Sermons Upon the Song of Moses
William Romaine's "Sermons Upon the Song of Moses" emerged from his pulpit ministry at St. Dunstan's-in-the-West during the height of the eighteenth-century evangelical revival within the Church of England. These sermons expound Deuteronomy 32, Moses's final prophetic song to Israel before his death, delivering what Romaine saw as essential truths about God's faithfulness and human rebellion that his Anglican congregations needed to hear amid the spiritual coldness of much contemporary preaching.
Romaine approaches Moses's song as a comprehensive theology in miniature, tracing God's electing love, Israel's repeated apostasy, divine judgment, and ultimate restoration. He reads the text through a consistently evangelical lens, finding Christ prefigured throughout and applying the warnings against idolatry to the formal religion of his own day. The sermons emphasize human depravity, the necessity of personal conversion, and assurance through faith alone. Romaine's exposition is notable for its pastoral directness and his willingness to challenge both nominal Christians and those who trusted in moral reformation rather than spiritual regeneration. He treats the song's prophetic elements as patterns that recur throughout redemptive history, making ancient warnings immediately relevant to eighteenth-century hearers.
These sermons represent Romaine's mature biblical exposition and his contribution to the evangelical awakening within Anglicanism alongside contemporaries like George Whitefield and John Newton.
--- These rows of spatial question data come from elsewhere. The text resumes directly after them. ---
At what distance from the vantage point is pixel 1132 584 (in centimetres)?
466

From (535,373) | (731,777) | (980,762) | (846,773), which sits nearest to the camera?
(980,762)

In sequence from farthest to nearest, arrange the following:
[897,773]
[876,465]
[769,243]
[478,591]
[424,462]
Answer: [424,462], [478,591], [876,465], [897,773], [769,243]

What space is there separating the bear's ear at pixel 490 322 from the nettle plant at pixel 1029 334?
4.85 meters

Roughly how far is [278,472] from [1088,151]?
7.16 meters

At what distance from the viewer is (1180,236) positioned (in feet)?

They demonstrate how evangelical Anglicans used rigorous textual preaching to challenge prevailing theological trends while remaining within established church structures. The work has continued to influence Reformed and evangelical preaching, particularly in its integration of systematic theology with pastoral application.
Who should read this: Preachers and students of homiletics interested in eighteenth-century evangelical exposition, and those studying the development of Anglican evangelicalism. Readers seeking devotional material may find Romaine's theological density and polemical edge challenging.